Шестеро, включая и Ловкача, выжили. Ловкач даже и руку сохранил… правда, на двух пальцах чувствительность потерялась, по старой специальности он работать не сможет. Консультировать будет. Тоже дело нужное и важное.

Кот оценил.

Сильно Лилю не загружал, все ж беременная баба. Но и о себе напоминать не забывал.

Марион косилась на него с опасением, а потом чуточку успокоилась. Прево Ларус очень поспособствовал.

Лиля только посмеивалась.

Вот потому сказки Киплинга и переживут века, что на водопой ходят и тигры – и олени. И это зона мира! А если такой зоной стал их трактир – тем лучше для трактира.


***

– Ты совсем зеленая, – припечатал Кот, глядя в лицо Лилиан.

Учитывая, что здесь это был цвет траура…

– Спасибо, – кисло откликнулась ее сиятельство.

– Ребенок?

– А кто ж еще?

– Моих гоняй…

– Им не с детьми нужно уметь возиться, им другое необходимо. Сам понимаешь, когда рассказать надо много, а времени мало, выберешь то, что точно пригодится.

Кот понимал.

Вот, к примеру, рваные раны от кнута.

У парня клочка кожи целой на спине не осталось… точно бы помер! А эта зеленоглазая его вытащила. Чудом, конечно…

Полные сутки сидели, ее чуть что будили…

Справилась.

И с рваной раной, и с открытым переломом, и…

– Если я тебе служанку подарю?

Лиля даже головой помотала.

– Подаришь? Ты о чем?

– Это – Берма, Алия.

– Понятно, что не Лавери или Арвест. И что?

– Рабский рынок. Слышала?

Лиля поежилась.

Слышала. Но никогда с этим не сталкивалась.

Никогда…

В Ативерне работорговля была запрещена. В Уэльстере – тоже. Гардвейг, не тем будь помянут, очень рабство не любил. Если там эта шваль и появлялась, то тайно.

А если ловили…

На кол – и никаких вопросов.

Жестоко?

А вы представьте, что это вас рабом сделали. Да к хозяину – садисту, который издеваться любит, мучить убивать… не хочется? Пропало желание в жалелки играть?

Вот и правильно. Ни к чему такое воображать, приснится еще.

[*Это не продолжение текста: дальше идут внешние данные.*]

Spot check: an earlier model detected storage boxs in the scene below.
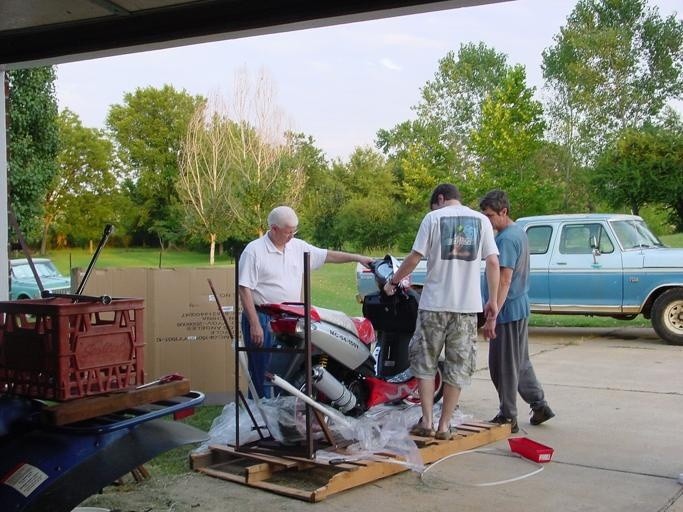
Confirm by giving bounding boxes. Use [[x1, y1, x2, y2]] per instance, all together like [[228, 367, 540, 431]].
[[68, 267, 256, 407]]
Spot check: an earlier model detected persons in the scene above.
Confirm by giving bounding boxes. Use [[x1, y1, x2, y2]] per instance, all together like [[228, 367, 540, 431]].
[[234, 203, 377, 443], [382, 182, 501, 441], [476, 188, 556, 435]]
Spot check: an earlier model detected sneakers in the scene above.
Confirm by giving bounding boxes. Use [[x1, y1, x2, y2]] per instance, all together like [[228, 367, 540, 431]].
[[488, 413, 519, 433], [530, 406, 555, 425]]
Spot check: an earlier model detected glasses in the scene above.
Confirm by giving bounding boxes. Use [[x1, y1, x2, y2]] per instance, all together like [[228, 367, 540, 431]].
[[284, 229, 298, 235]]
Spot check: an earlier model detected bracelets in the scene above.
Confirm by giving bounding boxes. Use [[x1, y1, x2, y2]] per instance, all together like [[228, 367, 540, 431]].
[[388, 274, 399, 286]]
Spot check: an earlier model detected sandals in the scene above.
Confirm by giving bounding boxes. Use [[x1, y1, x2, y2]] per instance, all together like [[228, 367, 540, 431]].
[[411, 416, 451, 439]]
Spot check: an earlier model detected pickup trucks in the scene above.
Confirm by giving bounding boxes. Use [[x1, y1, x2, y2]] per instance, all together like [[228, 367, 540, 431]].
[[356, 213, 683, 345]]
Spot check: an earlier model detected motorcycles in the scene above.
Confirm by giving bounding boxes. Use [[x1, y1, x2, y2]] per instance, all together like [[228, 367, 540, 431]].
[[261, 252, 443, 451]]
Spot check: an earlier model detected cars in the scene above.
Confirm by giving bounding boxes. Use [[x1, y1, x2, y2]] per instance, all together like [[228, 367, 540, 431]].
[[8, 258, 71, 319]]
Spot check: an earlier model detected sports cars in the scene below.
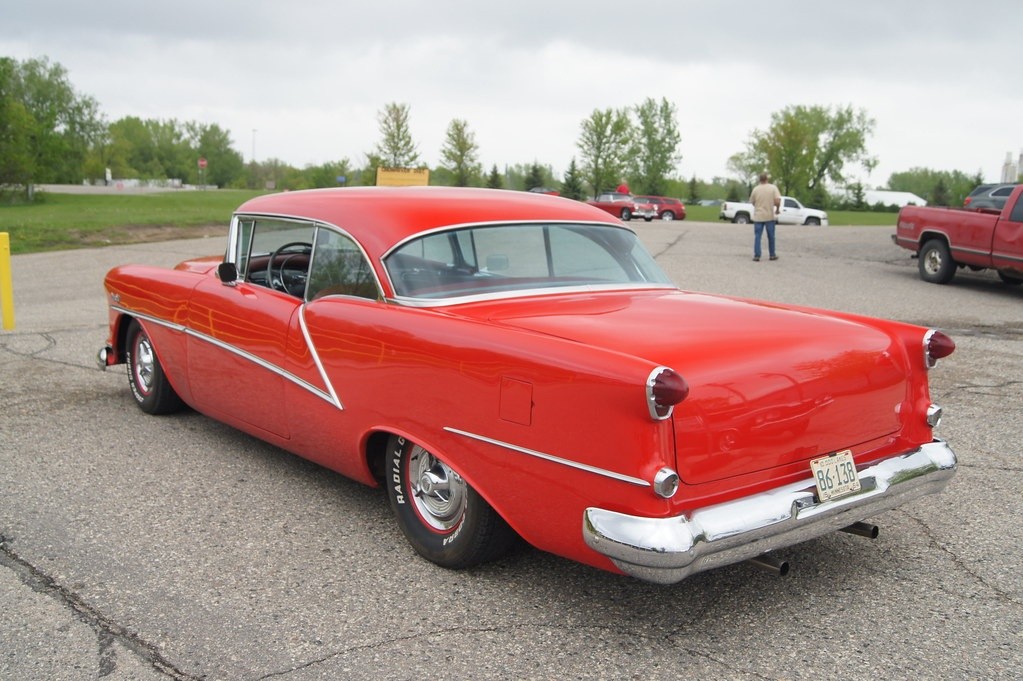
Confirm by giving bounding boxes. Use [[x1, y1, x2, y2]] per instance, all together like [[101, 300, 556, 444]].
[[94, 184, 960, 571]]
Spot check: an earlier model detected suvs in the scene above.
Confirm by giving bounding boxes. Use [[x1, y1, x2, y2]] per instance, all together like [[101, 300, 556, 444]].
[[961, 182, 1023, 216]]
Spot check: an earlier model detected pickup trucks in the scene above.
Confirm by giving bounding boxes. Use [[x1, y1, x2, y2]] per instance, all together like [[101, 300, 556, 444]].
[[719, 195, 830, 226]]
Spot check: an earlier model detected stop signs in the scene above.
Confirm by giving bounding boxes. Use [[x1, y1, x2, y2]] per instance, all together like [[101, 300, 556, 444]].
[[198, 158, 208, 169]]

А вот в Авестере, Эльване и Ханганате рабы были официально разрешены.

В Ханганате – легально, в Авестере и Эльване – полуофициально. Если человек задолжал, если не может расплатиться – в Ативерне и Уэльстере таких сажали в долговую яму. Давали отработать.

А в Авестере и Эльване такие люди становились «закладными». Они должны были отработать на человека, которому задолжали… сколько?

Пока не расплатятся.*

*– на Руси, когда еще христианство только набирало обороты, такое положение называлось – закуп. Прим. авт.

Чисто теоретически, таких людей нельзя было передавать другим хозяевам, нельзя калечить, издеваться, разлучать семьи…

Практически?

Случалось всякое. А жаловаться – кому? Прево?

Беги… если будет на чем бегать. Если слушать будут. Если язык останется, чтобы говорить…

Лиля об этом знала. И…

Она бы всех работорговцев перевешала! За ноги, на площади!

Первые слова, которые дети читали в букваре: «Мы не рабы. Рабы – не мы!». И это было хорошо, и правильно… только вот Лиля понимала, что ее никто не будет слушать.

Плетью обуха не перешибешь.

Что она могла сделать?

Не допускать ничего подобного в своих поместьях. Давать людям работу, создавать новые рабочие места. Продавить закон, по которому с закупами нельзя жестоко обращаться…

Последнее – пока в мечтах. Но рано или поздно и до Ричарда дойдет…

Почему-то люди бывают удивительно слепы. Вот когда ИХ бьют, тут каждый соображает. А когда кого-то другого…

Бывает! Отвернуться, да и забыть. И не надо мне говорить о жестокости, это – равнодушие. То, что страшнее любой злости. Простое равнодушие.

Смерть души.

– Зачем дарить? Я и нанять могу…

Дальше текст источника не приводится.